What to produce: Give back all the data exactly, line by line.

Scene question records:
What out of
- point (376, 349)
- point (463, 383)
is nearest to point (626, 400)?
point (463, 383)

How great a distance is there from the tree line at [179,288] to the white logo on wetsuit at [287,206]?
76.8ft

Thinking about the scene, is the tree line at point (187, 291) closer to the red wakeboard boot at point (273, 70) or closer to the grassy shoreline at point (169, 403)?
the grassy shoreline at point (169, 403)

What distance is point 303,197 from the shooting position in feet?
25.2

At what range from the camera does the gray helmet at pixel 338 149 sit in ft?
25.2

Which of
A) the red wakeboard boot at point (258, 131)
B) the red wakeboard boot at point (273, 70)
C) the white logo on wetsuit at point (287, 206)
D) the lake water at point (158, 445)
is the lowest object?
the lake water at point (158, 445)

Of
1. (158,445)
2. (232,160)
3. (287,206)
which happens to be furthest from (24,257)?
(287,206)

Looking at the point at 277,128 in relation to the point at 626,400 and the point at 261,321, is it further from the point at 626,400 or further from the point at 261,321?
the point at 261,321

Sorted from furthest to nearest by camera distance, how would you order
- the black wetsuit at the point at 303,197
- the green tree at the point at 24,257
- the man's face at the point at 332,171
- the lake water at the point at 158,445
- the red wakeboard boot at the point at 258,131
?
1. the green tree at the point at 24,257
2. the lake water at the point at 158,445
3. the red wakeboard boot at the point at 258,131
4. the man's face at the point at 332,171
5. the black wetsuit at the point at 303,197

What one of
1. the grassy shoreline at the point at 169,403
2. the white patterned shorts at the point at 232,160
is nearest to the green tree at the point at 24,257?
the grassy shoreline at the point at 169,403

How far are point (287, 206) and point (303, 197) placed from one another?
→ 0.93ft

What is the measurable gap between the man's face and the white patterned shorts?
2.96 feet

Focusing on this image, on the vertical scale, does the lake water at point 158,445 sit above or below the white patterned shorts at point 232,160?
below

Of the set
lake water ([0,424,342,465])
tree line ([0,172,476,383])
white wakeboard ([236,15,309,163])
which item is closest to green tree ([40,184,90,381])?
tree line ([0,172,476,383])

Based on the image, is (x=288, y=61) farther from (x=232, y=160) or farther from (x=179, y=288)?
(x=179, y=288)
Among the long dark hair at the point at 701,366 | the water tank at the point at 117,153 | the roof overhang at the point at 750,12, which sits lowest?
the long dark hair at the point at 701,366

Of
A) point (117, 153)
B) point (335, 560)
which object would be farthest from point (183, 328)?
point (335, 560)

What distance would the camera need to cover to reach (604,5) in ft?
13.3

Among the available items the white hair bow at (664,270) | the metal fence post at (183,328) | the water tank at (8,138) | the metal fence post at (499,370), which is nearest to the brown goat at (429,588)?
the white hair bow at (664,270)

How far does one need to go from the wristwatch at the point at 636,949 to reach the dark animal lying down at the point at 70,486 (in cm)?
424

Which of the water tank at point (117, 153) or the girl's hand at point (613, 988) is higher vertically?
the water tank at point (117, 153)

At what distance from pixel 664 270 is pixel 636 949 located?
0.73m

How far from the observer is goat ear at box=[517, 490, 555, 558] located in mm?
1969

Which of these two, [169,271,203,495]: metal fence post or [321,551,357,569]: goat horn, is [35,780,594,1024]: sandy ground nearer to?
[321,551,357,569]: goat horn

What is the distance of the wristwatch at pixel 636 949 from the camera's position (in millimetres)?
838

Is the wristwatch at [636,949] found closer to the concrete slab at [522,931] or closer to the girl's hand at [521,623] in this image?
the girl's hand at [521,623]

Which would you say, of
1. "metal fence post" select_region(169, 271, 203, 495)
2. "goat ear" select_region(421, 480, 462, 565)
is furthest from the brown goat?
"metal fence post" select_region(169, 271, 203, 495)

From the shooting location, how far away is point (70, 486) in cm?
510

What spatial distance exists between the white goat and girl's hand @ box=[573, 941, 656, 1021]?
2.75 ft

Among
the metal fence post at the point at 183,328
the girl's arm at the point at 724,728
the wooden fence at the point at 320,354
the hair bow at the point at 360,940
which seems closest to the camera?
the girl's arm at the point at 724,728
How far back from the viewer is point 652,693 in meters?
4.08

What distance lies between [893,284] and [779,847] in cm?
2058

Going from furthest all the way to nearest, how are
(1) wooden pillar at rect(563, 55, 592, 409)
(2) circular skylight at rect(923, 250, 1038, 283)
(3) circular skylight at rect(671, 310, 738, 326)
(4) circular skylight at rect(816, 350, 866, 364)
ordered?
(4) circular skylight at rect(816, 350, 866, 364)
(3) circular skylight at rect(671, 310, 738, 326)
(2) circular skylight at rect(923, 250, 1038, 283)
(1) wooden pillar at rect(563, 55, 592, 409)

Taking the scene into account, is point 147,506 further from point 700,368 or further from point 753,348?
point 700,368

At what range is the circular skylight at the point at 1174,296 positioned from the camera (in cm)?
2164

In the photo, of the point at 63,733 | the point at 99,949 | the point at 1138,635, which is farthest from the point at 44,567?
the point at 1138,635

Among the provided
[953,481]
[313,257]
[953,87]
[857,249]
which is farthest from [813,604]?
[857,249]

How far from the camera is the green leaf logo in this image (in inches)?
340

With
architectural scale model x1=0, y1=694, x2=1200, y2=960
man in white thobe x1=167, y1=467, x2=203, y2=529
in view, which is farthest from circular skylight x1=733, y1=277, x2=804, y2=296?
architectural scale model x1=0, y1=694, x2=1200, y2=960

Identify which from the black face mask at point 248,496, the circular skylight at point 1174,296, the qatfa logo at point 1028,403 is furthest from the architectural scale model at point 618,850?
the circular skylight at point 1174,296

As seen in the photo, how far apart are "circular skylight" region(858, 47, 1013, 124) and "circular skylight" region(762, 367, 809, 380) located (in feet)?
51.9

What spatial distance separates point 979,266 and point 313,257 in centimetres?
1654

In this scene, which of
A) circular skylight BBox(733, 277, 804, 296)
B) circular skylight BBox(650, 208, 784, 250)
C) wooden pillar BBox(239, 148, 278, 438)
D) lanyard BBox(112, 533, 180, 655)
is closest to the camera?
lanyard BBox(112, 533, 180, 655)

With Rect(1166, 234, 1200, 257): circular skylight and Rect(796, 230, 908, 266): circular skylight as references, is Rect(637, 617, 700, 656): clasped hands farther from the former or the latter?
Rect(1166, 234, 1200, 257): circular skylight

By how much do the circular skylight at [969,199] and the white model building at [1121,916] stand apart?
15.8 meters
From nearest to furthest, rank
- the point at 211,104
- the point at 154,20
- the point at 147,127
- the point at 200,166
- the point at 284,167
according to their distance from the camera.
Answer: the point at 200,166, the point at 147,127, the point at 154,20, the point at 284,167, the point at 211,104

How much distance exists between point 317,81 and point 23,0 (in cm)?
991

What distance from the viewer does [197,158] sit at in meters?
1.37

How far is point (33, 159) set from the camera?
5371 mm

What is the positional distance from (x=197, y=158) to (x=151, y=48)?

Complete response:
What out of
- point (376, 349)
- point (463, 383)
is nearest to point (626, 400)?
point (463, 383)

How great a distance is there from the tree line at [179,288] to the white logo on wetsuit at [287,206]?
76.8ft

Thinking about the scene, is the tree line at point (187, 291) closer to the red wakeboard boot at point (273, 70) or closer to the grassy shoreline at point (169, 403)?
the grassy shoreline at point (169, 403)

What distance is point 303,197 from the shooting position in feet?
25.2

At what range from the camera does the gray helmet at pixel 338 149 sit in ft?
25.2

Which of
A) the red wakeboard boot at point (258, 131)
B) the red wakeboard boot at point (273, 70)
C) the white logo on wetsuit at point (287, 206)
D) the lake water at point (158, 445)
is the lowest object?
the lake water at point (158, 445)

Of
1. (158,445)
2. (232,160)
3. (287,206)
which happens to be furthest from (24,257)?
(287,206)

Looking at the point at 277,128 in relation to the point at 626,400 and the point at 261,321, is it further from the point at 626,400 or further from the point at 261,321?
the point at 261,321

Sorted from furthest to nearest by camera distance, how would you order
- the black wetsuit at the point at 303,197
- the green tree at the point at 24,257
- the man's face at the point at 332,171
- the lake water at the point at 158,445
- the red wakeboard boot at the point at 258,131
?
1. the green tree at the point at 24,257
2. the lake water at the point at 158,445
3. the red wakeboard boot at the point at 258,131
4. the man's face at the point at 332,171
5. the black wetsuit at the point at 303,197

What one of
1. the grassy shoreline at the point at 169,403
2. the white patterned shorts at the point at 232,160
is nearest to the green tree at the point at 24,257?
the grassy shoreline at the point at 169,403

How far are point (287, 206) and point (303, 197) placed from one another?
→ 0.93ft

What is the measurable gap between the man's face and the white patterned shorts?
2.96 feet

Focusing on this image, on the vertical scale, does the lake water at point 158,445 sit above or below the white patterned shorts at point 232,160?
below

Of the set
lake water ([0,424,342,465])
tree line ([0,172,476,383])
white wakeboard ([236,15,309,163])
which item is closest to green tree ([40,184,90,381])?
tree line ([0,172,476,383])

Based on the image, is (x=288, y=61) farther from (x=232, y=160) or farther from (x=179, y=288)?
(x=179, y=288)
Among the long dark hair at the point at 701,366 | the water tank at the point at 117,153 | the roof overhang at the point at 750,12, which sits lowest?
the long dark hair at the point at 701,366

Of
A) point (117, 153)
B) point (335, 560)
which object would be farthest from point (183, 328)?
point (335, 560)

What distance would the camera need to cover to reach (604,5) in ft?
13.3

Among the available items the white hair bow at (664,270) | the metal fence post at (183,328) | the water tank at (8,138) | the metal fence post at (499,370), which is nearest to the brown goat at (429,588)?
the white hair bow at (664,270)

How far does one need to go from the wristwatch at the point at 636,949 to reach the dark animal lying down at the point at 70,486 (in cm)?
424

Which of the water tank at point (117, 153) or the girl's hand at point (613, 988) is higher vertically?
the water tank at point (117, 153)

At what distance from pixel 664 270 is pixel 636 949 located?
0.73m

How far from the observer is goat ear at box=[517, 490, 555, 558] located in mm?
1969

Which of these two, [169,271,203,495]: metal fence post or [321,551,357,569]: goat horn, is [35,780,594,1024]: sandy ground nearer to?
[321,551,357,569]: goat horn

What is the distance of the wristwatch at pixel 636 949 from the camera's position (in millimetres)?
838

Is the wristwatch at [636,949] found closer to the concrete slab at [522,931] or closer to the girl's hand at [521,623] in this image?
the girl's hand at [521,623]

Which would you say, of
1. "metal fence post" select_region(169, 271, 203, 495)
2. "goat ear" select_region(421, 480, 462, 565)
is furthest from the brown goat?
"metal fence post" select_region(169, 271, 203, 495)

From the shooting location, how far away is point (70, 486) in cm?
510

What spatial distance exists between the white goat and girl's hand @ box=[573, 941, 656, 1021]?
2.75 ft

Among
the metal fence post at the point at 183,328
the girl's arm at the point at 724,728
the wooden fence at the point at 320,354
the hair bow at the point at 360,940
which seems closest to the camera?
the girl's arm at the point at 724,728
How far back from the viewer is point 652,693 in meters?
4.08

What distance lies between [893,284] and [779,847] in cm?
2058

Going from furthest all the way to nearest, how are
(1) wooden pillar at rect(563, 55, 592, 409)
(2) circular skylight at rect(923, 250, 1038, 283)
(3) circular skylight at rect(671, 310, 738, 326)
(4) circular skylight at rect(816, 350, 866, 364)
ordered?
(4) circular skylight at rect(816, 350, 866, 364)
(3) circular skylight at rect(671, 310, 738, 326)
(2) circular skylight at rect(923, 250, 1038, 283)
(1) wooden pillar at rect(563, 55, 592, 409)

Taking the scene into account, is point 147,506 further from point 700,368 or further from point 753,348?
point 700,368

At what range is the circular skylight at the point at 1174,296 positioned from the camera (in cm)?
2164

In the photo, of the point at 63,733 | the point at 99,949 | the point at 1138,635, which is farthest from the point at 44,567?
the point at 1138,635

Among the provided
[953,481]
[313,257]
[953,87]
[857,249]
which is farthest from [813,604]?
[857,249]

How far from the camera is the green leaf logo in this image (in inches)?
340

With
architectural scale model x1=0, y1=694, x2=1200, y2=960
man in white thobe x1=167, y1=467, x2=203, y2=529
in view, which is farthest from circular skylight x1=733, y1=277, x2=804, y2=296?
architectural scale model x1=0, y1=694, x2=1200, y2=960

Identify which from the black face mask at point 248,496, the circular skylight at point 1174,296, the qatfa logo at point 1028,403 is furthest from the architectural scale model at point 618,850?
the circular skylight at point 1174,296

As seen in the photo, how far apart are "circular skylight" region(858, 47, 1013, 124) and "circular skylight" region(762, 367, 809, 380) located (in feet)?
51.9

What spatial distance separates point 979,266 and point 313,257 in centimetres?
1654

In this scene, which of
A) circular skylight BBox(733, 277, 804, 296)
B) circular skylight BBox(650, 208, 784, 250)
C) wooden pillar BBox(239, 148, 278, 438)
D) lanyard BBox(112, 533, 180, 655)
is closest to the camera?
lanyard BBox(112, 533, 180, 655)

With Rect(1166, 234, 1200, 257): circular skylight and Rect(796, 230, 908, 266): circular skylight as references, is Rect(637, 617, 700, 656): clasped hands farther from the former or the latter?
Rect(1166, 234, 1200, 257): circular skylight

By how much do the circular skylight at [969,199] and the white model building at [1121,916] stand apart?
15.8 meters
From nearest to furthest, rank
- the point at 211,104
- the point at 154,20
- the point at 147,127
- the point at 200,166
- the point at 284,167
according to their distance from the camera.
Answer: the point at 200,166, the point at 147,127, the point at 154,20, the point at 284,167, the point at 211,104

How much distance exists between point 317,81 and point 23,0 (in cm)?
991

What distance from the viewer does [197,158] sit at in meters?
1.37

How far is point (33, 159) set from the camera?
5371 mm

What is the positional distance from (x=197, y=158) to (x=151, y=48)?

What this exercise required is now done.